▶ **WHAT YOU NEED TO DO**
Instruction for the entries that follow: retype exactly the lines from the line with "empty asphalt road" to the line with "A couple of", both included, and omit all others.

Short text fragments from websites
================

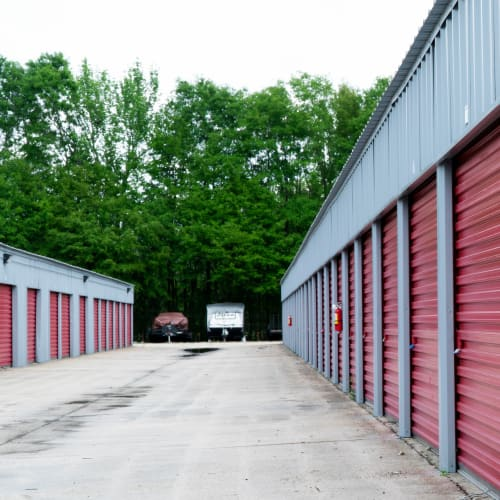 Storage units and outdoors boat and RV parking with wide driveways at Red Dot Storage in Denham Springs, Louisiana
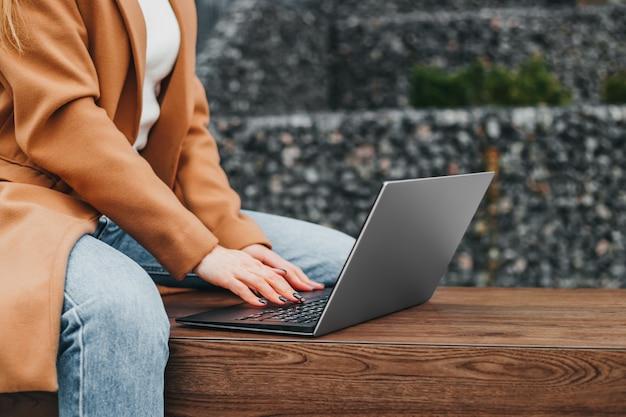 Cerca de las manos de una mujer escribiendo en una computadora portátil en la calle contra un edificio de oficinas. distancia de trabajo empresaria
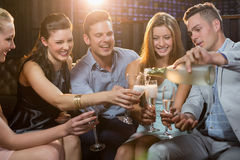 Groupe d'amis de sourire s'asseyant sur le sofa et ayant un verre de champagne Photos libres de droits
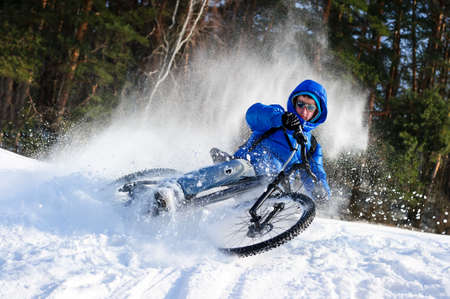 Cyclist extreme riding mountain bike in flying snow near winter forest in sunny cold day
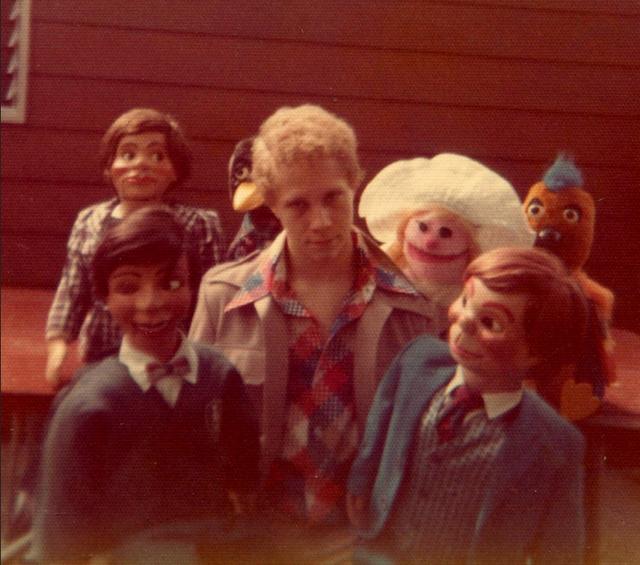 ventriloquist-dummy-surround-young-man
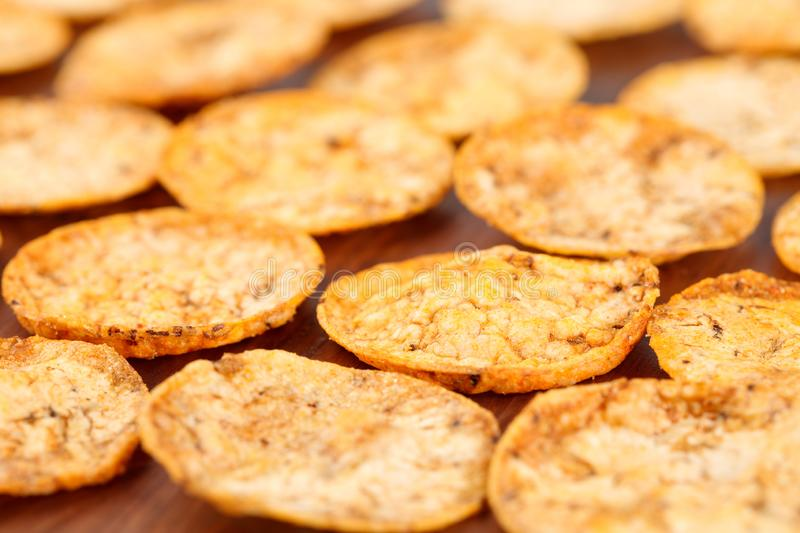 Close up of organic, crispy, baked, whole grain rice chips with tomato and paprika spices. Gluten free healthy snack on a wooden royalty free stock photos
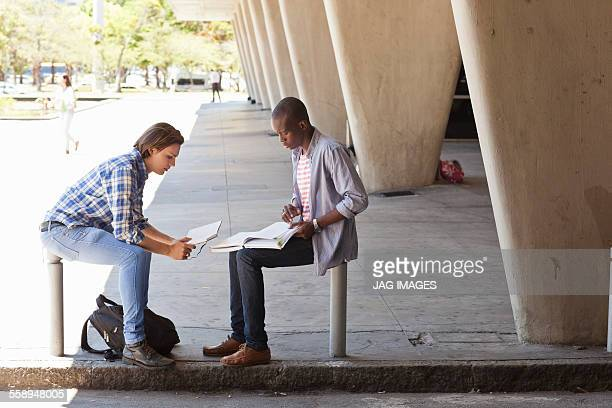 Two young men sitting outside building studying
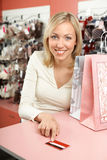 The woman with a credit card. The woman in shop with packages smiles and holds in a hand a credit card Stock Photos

================

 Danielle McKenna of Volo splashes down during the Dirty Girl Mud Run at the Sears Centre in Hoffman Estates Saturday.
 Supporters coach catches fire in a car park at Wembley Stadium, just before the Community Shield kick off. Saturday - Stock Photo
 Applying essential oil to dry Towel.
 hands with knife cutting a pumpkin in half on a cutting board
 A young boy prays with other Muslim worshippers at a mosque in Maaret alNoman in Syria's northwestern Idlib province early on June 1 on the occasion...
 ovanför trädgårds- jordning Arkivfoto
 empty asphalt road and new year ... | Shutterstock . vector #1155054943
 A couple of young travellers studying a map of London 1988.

================

▶ **EXPECTED ANSWER**
 empty asphalt road and new year ... | Shutterstock . vector #1155054943
 A couple of young travellers studying a map of London 1988.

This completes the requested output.